Change can be beautiful.  In ten minutes, one after the other, I experience intense heat, cool dampness as fat white clouds cover the sun, a sudden inexplicable breeze and a grey buildup in the eastern sky which threatens rain – followed by glorious sunshine once more.  In the vibrant radiance of this changing season I don’t miss for a second the sameness of summer, even as I chase my papers, which are skipping around the garden on the breeze for the second time.

Back to school

Back to school is not pristine exercise books, wickedly sharp pencils, juicy ink in new pens, or even squeaky new shoes. Back to school is a door.

I walk the boy to school, watch him run into the classroom without a backward glance, and I walk home, as so many times before.

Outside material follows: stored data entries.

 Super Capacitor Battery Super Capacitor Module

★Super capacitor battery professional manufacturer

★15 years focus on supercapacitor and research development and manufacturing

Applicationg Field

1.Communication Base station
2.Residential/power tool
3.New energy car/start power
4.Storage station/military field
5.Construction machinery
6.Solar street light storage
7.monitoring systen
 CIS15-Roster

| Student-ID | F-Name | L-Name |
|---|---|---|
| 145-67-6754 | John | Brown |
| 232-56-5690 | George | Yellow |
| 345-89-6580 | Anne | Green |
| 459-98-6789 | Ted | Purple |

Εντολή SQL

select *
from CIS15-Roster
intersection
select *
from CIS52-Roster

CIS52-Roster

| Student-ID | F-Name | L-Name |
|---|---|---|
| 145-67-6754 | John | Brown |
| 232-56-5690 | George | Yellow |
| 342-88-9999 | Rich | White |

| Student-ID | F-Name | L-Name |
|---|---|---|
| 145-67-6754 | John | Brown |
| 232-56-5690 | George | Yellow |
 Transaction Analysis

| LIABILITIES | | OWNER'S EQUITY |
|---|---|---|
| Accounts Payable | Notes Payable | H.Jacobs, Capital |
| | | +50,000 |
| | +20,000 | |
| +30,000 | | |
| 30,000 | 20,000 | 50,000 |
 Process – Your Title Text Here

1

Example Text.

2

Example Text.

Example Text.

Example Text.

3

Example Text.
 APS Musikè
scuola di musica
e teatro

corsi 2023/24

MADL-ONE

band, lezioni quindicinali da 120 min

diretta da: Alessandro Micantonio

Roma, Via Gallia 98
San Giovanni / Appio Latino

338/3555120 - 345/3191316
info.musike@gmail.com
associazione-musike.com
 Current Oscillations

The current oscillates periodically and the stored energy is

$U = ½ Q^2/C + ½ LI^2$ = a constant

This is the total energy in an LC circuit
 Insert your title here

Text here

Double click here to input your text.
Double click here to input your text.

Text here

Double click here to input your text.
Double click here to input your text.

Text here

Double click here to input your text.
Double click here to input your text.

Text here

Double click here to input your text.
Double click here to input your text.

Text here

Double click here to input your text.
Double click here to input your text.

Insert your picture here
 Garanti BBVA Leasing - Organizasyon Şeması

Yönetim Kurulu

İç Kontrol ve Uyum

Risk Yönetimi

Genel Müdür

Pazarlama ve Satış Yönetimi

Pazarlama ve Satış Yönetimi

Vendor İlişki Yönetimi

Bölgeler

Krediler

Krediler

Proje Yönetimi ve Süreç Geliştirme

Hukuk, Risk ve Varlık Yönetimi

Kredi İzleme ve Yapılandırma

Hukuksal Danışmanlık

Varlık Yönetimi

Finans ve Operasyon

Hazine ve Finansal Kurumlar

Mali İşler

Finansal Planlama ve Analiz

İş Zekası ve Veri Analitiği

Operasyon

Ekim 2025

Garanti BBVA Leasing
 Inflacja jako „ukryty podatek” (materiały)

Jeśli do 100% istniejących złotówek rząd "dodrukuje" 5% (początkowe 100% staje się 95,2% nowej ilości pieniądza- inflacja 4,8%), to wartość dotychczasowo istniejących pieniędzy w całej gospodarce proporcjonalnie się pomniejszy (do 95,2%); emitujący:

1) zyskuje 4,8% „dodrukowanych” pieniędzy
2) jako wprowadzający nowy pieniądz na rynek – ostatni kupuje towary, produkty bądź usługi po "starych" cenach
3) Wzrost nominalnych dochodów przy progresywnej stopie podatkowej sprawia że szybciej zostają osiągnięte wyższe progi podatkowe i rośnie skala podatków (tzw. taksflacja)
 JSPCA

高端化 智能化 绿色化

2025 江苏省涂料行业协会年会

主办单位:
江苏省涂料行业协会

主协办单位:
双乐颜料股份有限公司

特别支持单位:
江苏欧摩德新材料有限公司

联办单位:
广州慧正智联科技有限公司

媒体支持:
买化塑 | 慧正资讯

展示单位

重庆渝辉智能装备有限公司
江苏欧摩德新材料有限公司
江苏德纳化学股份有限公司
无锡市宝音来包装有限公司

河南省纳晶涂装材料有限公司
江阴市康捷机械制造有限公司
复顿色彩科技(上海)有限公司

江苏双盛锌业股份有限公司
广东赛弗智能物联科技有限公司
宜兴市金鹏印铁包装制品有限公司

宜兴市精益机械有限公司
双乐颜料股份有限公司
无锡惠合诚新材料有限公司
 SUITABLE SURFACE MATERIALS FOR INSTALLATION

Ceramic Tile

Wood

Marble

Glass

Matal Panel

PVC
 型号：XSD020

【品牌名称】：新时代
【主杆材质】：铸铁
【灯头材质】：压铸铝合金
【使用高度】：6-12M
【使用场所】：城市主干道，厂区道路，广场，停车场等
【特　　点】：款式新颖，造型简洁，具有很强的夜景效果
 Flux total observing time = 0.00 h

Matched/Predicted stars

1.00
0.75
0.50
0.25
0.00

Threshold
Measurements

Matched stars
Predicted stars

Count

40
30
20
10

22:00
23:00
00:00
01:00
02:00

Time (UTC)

Always, the part I remember is standing in front of my own front door, key in hand. Beyond the door is a strange stillness. Behind it stretch seemingly endless hours of productivity – hours in which I can achieve so much, hours of opportunity…

I’d like to stay on that threshold, imagining everything that might be beyond the door, dreaming of what could be. Once the door is opened, reality rushes through it and there is laundry and a desk piled high with books and paper and barely legible notes on post-its and telephone marketing to ignore and a sudden compulsion to tidy and an inability to focus on one thing at a time and a mountain of tomatoes which really should be used before they rot and did I send that email?

Dreaming is easy when you stand outside the door. As you open it and step through, the challenge is to carry the dreams and aspirations with you, and do the things you need to do to make them happen, regardless of all the other things clamouring for your attention.

Because Benjamin Franklin was wrong; it’s not death and taxes which are the only certainties in this life – it’s laundry and distractions.  And it’s not a wildly different vision of the future that’s behind that door; it’s my home and my life. If I’m going to do new things, they have to be done here and now.  And now we’re back to school, there’s no excuse.

Validation revisited

I’ve been digging in my blog archives and learned this about myself: I always think September is going to be a turning point.  I will Make Plans, and Do Great Things.  This year’s no exception, but this year I really hope new things might happen.  I’ll share them if they do.  In the meantime, here’s an ‘old’ thing I wrote a couple of summers ago (the original is here):

A friend of mine remarked recently that she wanted to be ‘that mum who, when the child says “can we do painting”, answers, “well, I was going to clean the house, but yes, we can do painting!”‘ The boy, who was playing nearby, seemingly oblivious but actually with ears on stalks as always, remarked, ‘my mum’s already like that.’

It made my day. As a home business owner, there’s no boss to give you a pat on the back for a good piece of work or for landing an exciting contract. And as a parent, you don’t ever hear your child say, “Mum, you’re a great mum and I know you always do your best for me, so thanks. I’m going to grow up to be a creative and well-rounded individual.” (And wouldn’t you think it was a bit odd if you did?!) But the boy came pretty close that day, validating so many of my choices:

Making the school drop-off and pick-up a non-negotiable part of my day.
Working much less in the school holidays and spending hours wrestling and playing scrabble instead of sitting in front of the computer.
Dropping everything when he says ‘read me a story’.
Deciding to work from home in the first place, in order to put life first and work second – even though that work is fun and an important part of my life.
Using the recent gift of some free time for family time, rest and pondering

The thing is, though, there was never a long term plan; it has always been a case of doing what worked best for us at the time. When the boy was little, I used to say that I would one day write a childcare book entitled “If it works, do it.” (In other words, don’t listen to other people, the millions of experts or their books, just do what helps your family survive the day. Assuming it’s not illegal or immoral!) Maybe it shouldn’t be a childcare book at all, but a kind of life/work manual. What works changes from day to day and from year to year, but for now, this rhythm seems to work for us.